___ Texte fourni ___

Depuis le succès des grèves scolaires pour le climat, le ministère de l’Éducation nationale multiplie les déclarations en faveur de « l’éducation au développement durable ». Mais qu’en est-il dans les nouveaux programmes du lycée, voulus par Jean-Michel Blanquer ? Reporterre a enquêté et interrogé des professeurs pour une explication de texte. Bilan : peut mieux faire.

Pour sa traditionnelle conférence de presse de rentrée, mardi 27 août, le ministre de l’Éducation nationale, Jean-Michel Blanquer, avait choisi un original décor de verdure, et planté le pupitre dans le jardin de son ministère. Une façon de souligner que l’une des trois priorités définies pour l’année scolaire qui s’ouvre est ce qu’il appelle le « défi environnemental ». Tous les établissements sont appelés à participer : « Ici, ce sera un potager, des plantations d’arbres, là le tri des déchets, partout une réflexion sur la consommation d’énergie. À la fin du mois de septembre, toutes les classes de collège et de lycée éliront un écodélégué pour œuvrer concrètement à cette transformation », écrit M. Blanquer dans son message de rentrée.

Le ministre avait semé les premières graines en juin, annonçant « 8 axes d’action » afin de mobiliser l’éducation nationale « en faveur du climat et de la biodiversité ». Une circulaire pour leur mise en œuvre a été publiée le 27 août dernier. Après le succès des grèves scolaires menées par la jeune Greta Thunberg, le ministère veut réaffirmer une ambition environnementale.



Pourtant, les nouveaux programmes du lycée, voulus par Jean-Michel Blanquer et appliqués en seconde et en première à partir de cette année puis en terminale l’an prochain, avaient suscité un tollé en décembre dernier, en pleine COP24.

« Les nouveaux programmes du lycée pour les cinq prochaines années ne laissent pas assez de place pour la transmission des bases scientifiques essentielles à la compréhension des problèmes majeurs que sont le dérèglement climatique et l’effondrement de la biodiversité, leurs causes, et les solutions permettant d’agir pour les enrayer », dénonçaient dans une tribune dans Mediapart les climatologues Valérie Masson-Delmotte, Jean Jouzel et Hervé Le Treut, et de nombreux autres scientifiques, rejoins par l’ex-ambassadrice pour les questions climatiques Laurence Tubiana, ou encore Pascal Canfin.

___ Contenu des données ___

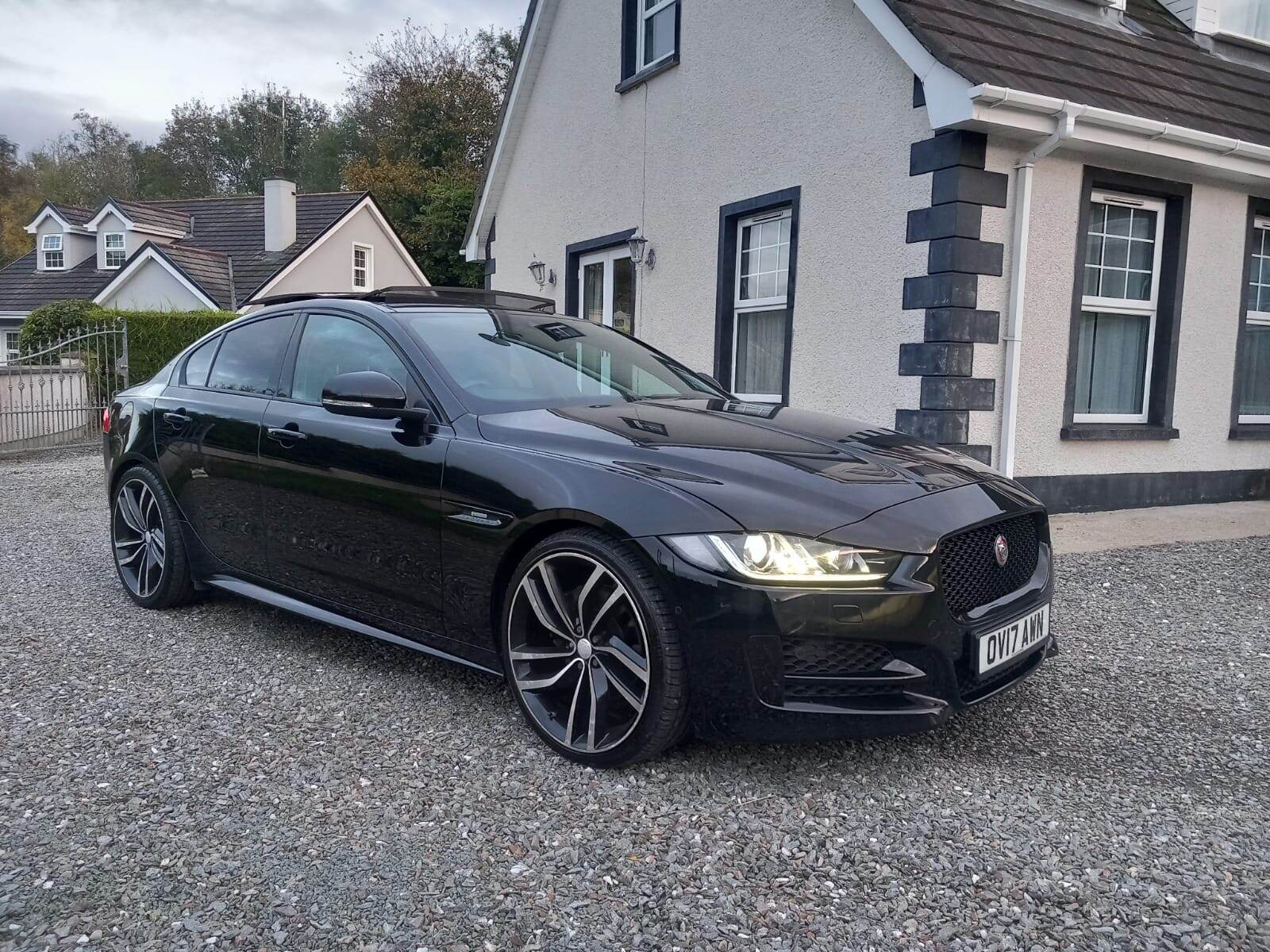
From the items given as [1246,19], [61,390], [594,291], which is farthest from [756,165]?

___

> **Travail à faire**
A) Dressez la liste de toutes les personnes nommées dans le texte sur l'éducation au développement durable.
B) Recopiez, s'il vous plaît, le passage du texte sur l'éducation au développement durable situé entre « Depuis le succès » et « peut mieux faire. », ces deux bornes comprises.

> **Réponses aux consignes**
A)
- Jean-Michel Blanquer
- Greta Thunberg
- Valérie Masson-Delmotte
- Jean Jouzel
- Hervé Le Treut
- Laurence Tubiana
- Pascal Canfin

B)
Depuis le succès des grèves scolaires pour le climat, le ministère de l’Éducation nationale multiplie les déclarations en faveur de « l’éducation au développement durable ». Mais qu’en est-il dans les nouveaux programmes du lycée, voulus par Jean-Michel Blanquer ? Reporterre a enquêté et interrogé des professeurs pour une explication de texte. Bilan : peut mieux faire.